Someone tell me who to ask for his contact information, especially his employment information.
Belaphor is the only person besides me who took a bunch of those routes, and he’s transported me to every jobsite we went to twice under Darcy’s spell.
“The cabbie,” Fox growls, putting a hand on one of the gargoyles.
Church bells ring out from the gargoyle then Bellamy pulls me over to Darcy, phone ringing on speaker.
The phone clicks, but no one speaks, and Bellamy starts talking.
I guess he trusts that someone is listening.
“Belaphor Betelgeuse, ID number four-two-eight-four-white. Home address and a map of his pings in the last week overlapped with Arlington Fox’s and Romily Butcher’s.
Urgent. If you have a ping on him right now, I need it. ”
There’s some typing, then a robotic voice responds. “No ping. Information incoming.”
Bellamy hangs up his phone, in full professional mode.
He checks his email when it chimes and pulls up the map of Belaphor’s location pings from the last week.
The majority of the dots from the three of us overlap starting the day I was chipped, and before Fox hired me, Belaphor’s pings overlap with Fox’s; Belaphor was at the diner and the library. Damn.
I look up the only other place he pinged at regularly and discover it’s the taxi garage.
I’m not sure that’s helpful unless he has a blackhole there he can step into when he’s not driving his cab.
I mean, the garage is kind of a blackhole; every day between four and five it opens up and swallows the taxis and then shoots them back out.
It’s kind of a crazy phenomenon, so it might be the center of some paranormal mystery.
I show Bellamy my phone and he cusses. “Hell. That’s Santanos’ garage. Yeah, let’s go there.”
Fox strides back to us with stress around his eyes. “They noticed him around, but assumed the depot sent him to be your personal driver. They weren’t overly concerned with him, but they’re spreading the word now; if any gargoyle around the city sees him, they’ll let us know.”
I send a grateful smile and wave to the gargoyles, then show Fox the garage where we need to head.
Would the depot make one of Santanos’ cabbies my driver?
Fox vocally grumbles. “Yes. The cabs are owned by Annette and Santanos on paper, but they have to follow the rules of neutrality the council has set. Same for the depot.
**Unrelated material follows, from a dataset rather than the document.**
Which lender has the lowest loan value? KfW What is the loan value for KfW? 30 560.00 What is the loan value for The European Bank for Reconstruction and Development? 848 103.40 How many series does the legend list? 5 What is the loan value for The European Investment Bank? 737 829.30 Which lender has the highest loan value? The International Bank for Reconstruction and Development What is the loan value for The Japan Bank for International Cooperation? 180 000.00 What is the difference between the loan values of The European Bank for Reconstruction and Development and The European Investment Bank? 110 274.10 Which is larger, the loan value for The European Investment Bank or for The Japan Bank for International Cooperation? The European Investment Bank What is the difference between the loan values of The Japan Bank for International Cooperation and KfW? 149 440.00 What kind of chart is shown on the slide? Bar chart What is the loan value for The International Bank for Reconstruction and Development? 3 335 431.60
They would not have considered who he worked for as a reason not to assign him as your driver, especially if he requested the position.”
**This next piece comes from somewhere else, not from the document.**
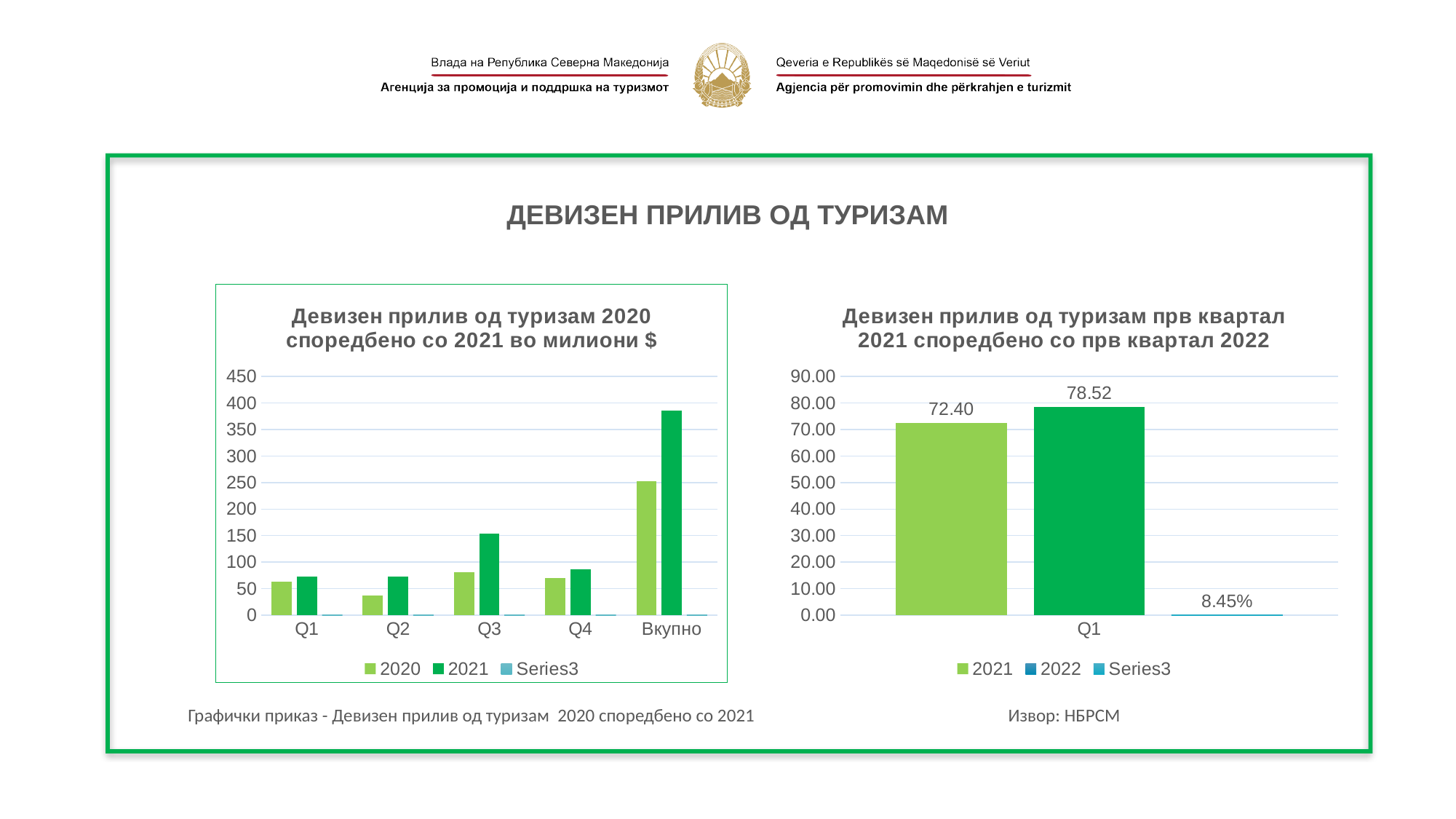
In the chart 'Девизен прилив од туризам прв квартал 2021 споредбено со прв квартал 2022', what is the value for 2021 in Q1? 72.40 In the left-hand chart, which quarter (Q1–Q4) has the lowest 2020 value? Q2 What kind of chart is 'Девизен прилив од туризам 2020 споредбено со 2021 во милиони $'? bar chart In the right-hand chart, which is larger for Q1: the 2021 value or the 2022 value? 2022 In the right-hand chart, what is the difference between the 2022 and 2021 values for Q1? 6.12 In the left-hand chart, which quarter (Q1–Q4) has the highest 2021 value? Q3 How many categories are shown on the x axis of the left-hand chart? 5 In the chart 'Девизен прилив од туризам прв квартал 2021 споредбено со прв квартал 2022', what is the value for 2022 in Q1? 78.52 In the right-hand chart, what is the label shown on the Series3 bar? 8.45% In the left-hand chart, is the 2020 value for Q2 greater or less than 50? less How many series does the legend of the right-hand chart list? 3 In the left-hand chart, is the 2021 value for Вкупно greater or less than 350? greater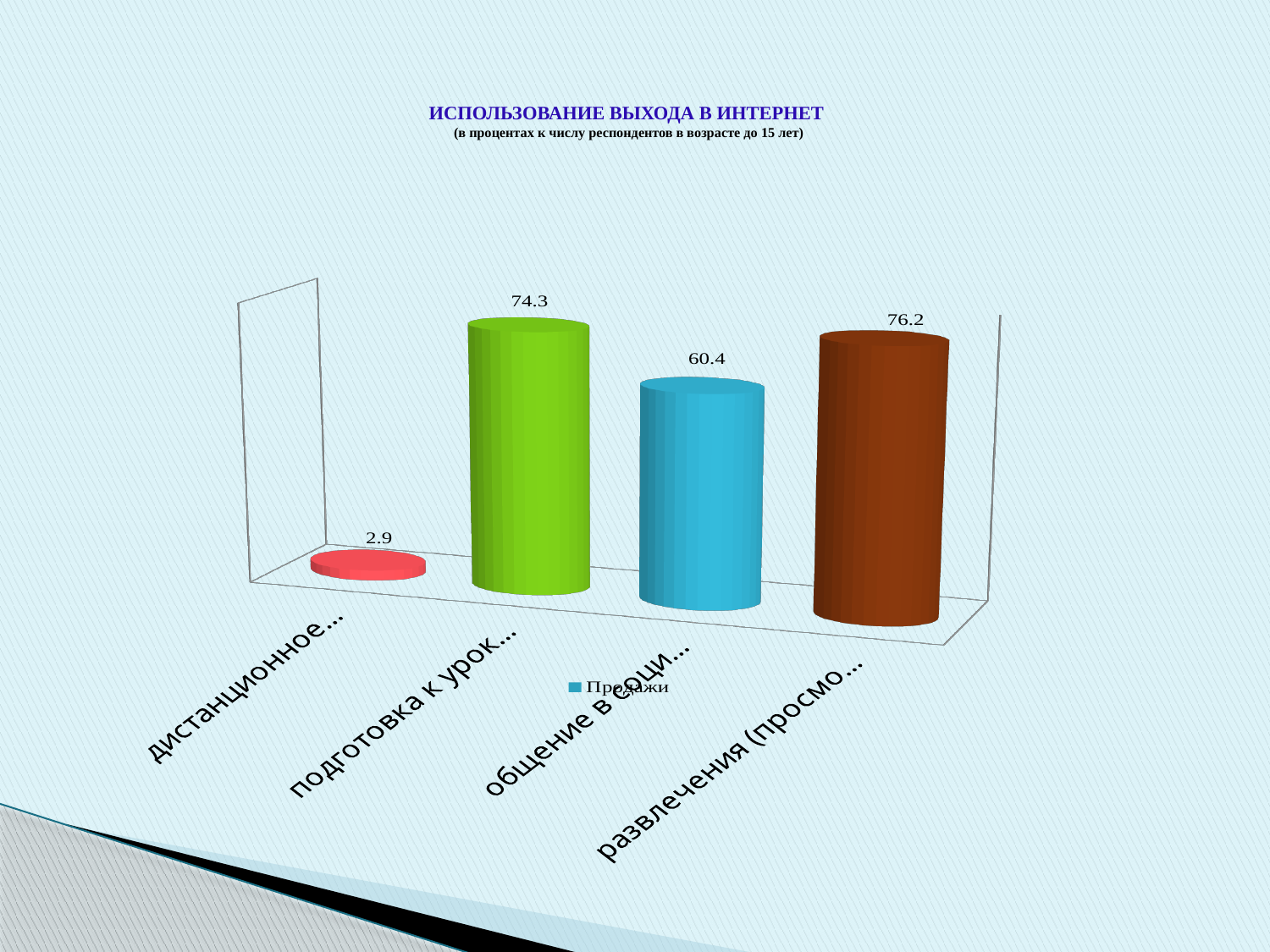
Which is larger, the value for "подготовка к урок..." or the value for "общение в соци..."? подготовка к урок... Which category has the highest value? развлечения (просмо... What is the value for the category labelled "общение в соци..."? 60.4 What series name does the legend show? Продажи How many categories are shown in the chart? 4 What is the difference between the values for "развлечения (просмо..." and "общение в соци..."? 15.8 What is the value for the category labelled "подготовка к урок..."? 74.3 What is the value for the category labelled "дистанционное..."? 2.9 What kind of chart is shown on the slide? Bar chart What is the difference between the values for "подготовка к урок..." and "дистанционное..."? 71.4 Which category has the lowest value? дистанционное... What is the value for the category labelled "развлечения (просмо..."? 76.2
I press a chaste kiss to his lips because I don’t know what to say about that.
“Y’all are sweeter than honey pie, but if you don’t mind, could we just pop on over to the garage?
If we can find anything that he’s touched, I can track his magic through any dimension or realm.
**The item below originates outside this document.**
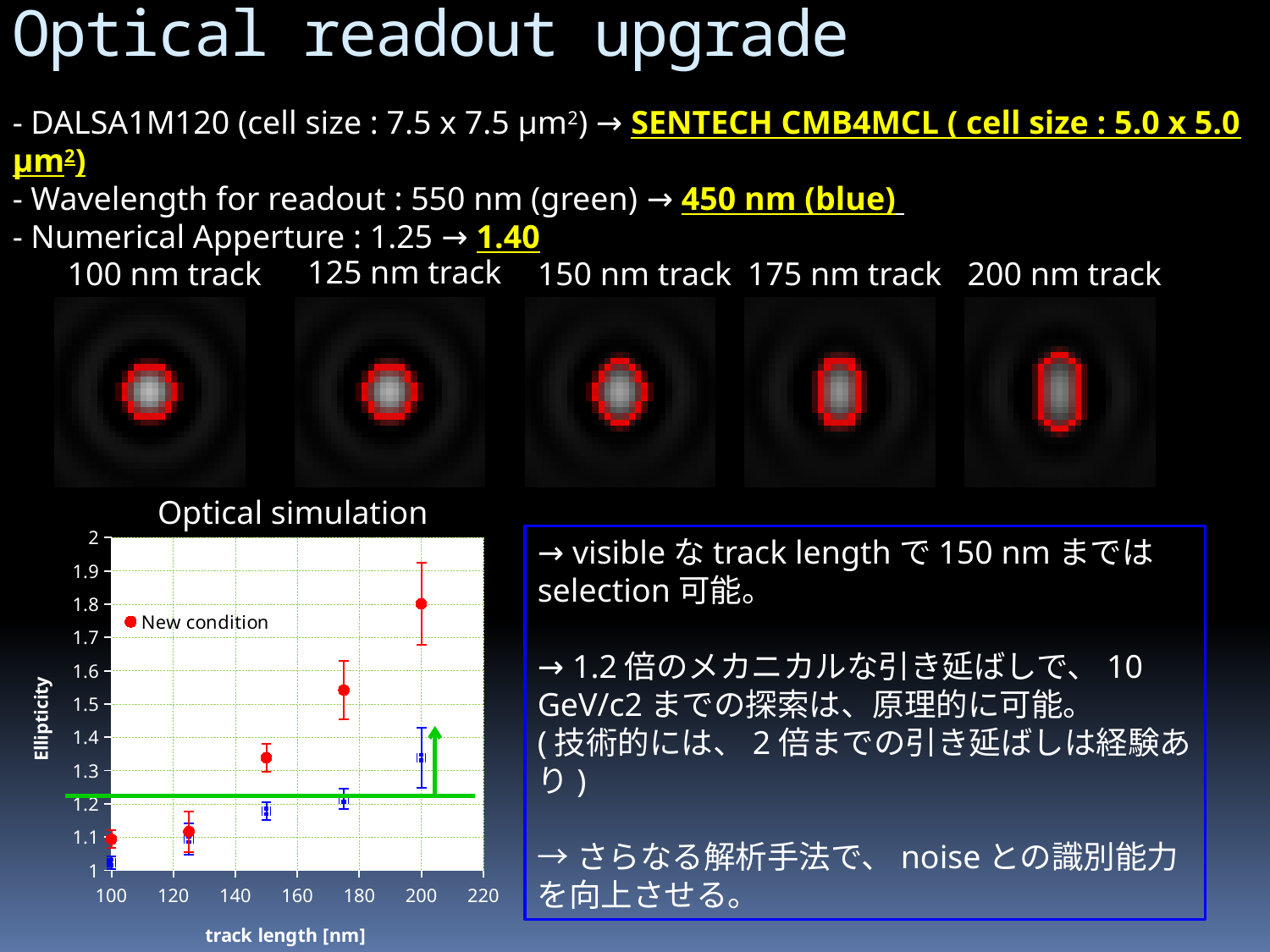
What is the legend entry shown in the Optical simulation chart? New condition In the Optical simulation chart, at which track length is the 'New condition' ellipticity highest? 200 nm In the Optical simulation chart, is the 'New condition' ellipticity at 150 nm greater or less than 1.2? greater What is the title of the chart on the slide? Optical simulation What kind of chart is the Optical simulation chart? scatter plot In the Optical simulation chart, is the 'New condition' ellipticity at 175 nm greater or less than 1.4? greater How many series does the legend of the Optical simulation chart list? 1 In the Optical simulation chart, is the 'New condition' ellipticity at 200 nm greater or less than 1.7? greater In the Optical simulation chart, which has the larger 'New condition' ellipticity: 150 nm or 200 nm track length? 200 nm In the Optical simulation chart, does the 'New condition' ellipticity rise or fall as track length increases from 100 nm to 200 nm? rise How many red 'New condition' data points are plotted in the Optical simulation chart? 5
There’s nowhere he’ll be able to hide from me.
And add me to your fucking text conversation.
And next time lead with ‘the Harbinger is mute,’” Darcy interrupts, punching Bellamy’s arm.
I wag a stern finger at Bellamy as he adds Darcy to our chat thread with a middle finger emoji.
Next time lead with “My papa is mute.”
Darcy chokes as Bellamy, my red-headed adoptee, turns the color of a tomato under his freckles. “That is never happening,” he rasps, nearly squeaking.
Fox chuffs next to me. “It just occurred to me that I’m going to have a red-headed step-child.” He turns to me with amusement twinkling in his dark hazel eyes. “I’m probably going to marry you just so I can say that.”
I nod, completely understanding where he’s coming from.
I’d do the same.
“Jesus fucking Christ,” Darcy laughs, bending at the waist to slap his leg.
Bellamy turns a deep shade of red, fisting his hands before letting out a slow breath and clearing his expression. “You are the most embarrassing pseudo-parents ever.”
Thank you, son.
Bellamy shakes his head. “That was not a compliment, Papa .”
Darcy sniggers, leaning on Bellamy and holding his stomach. “Oh gods. Y’all.” He shakes his head without completing that thought, stands up, composing himself in a single moment, and looks up at all of us. “Ready?”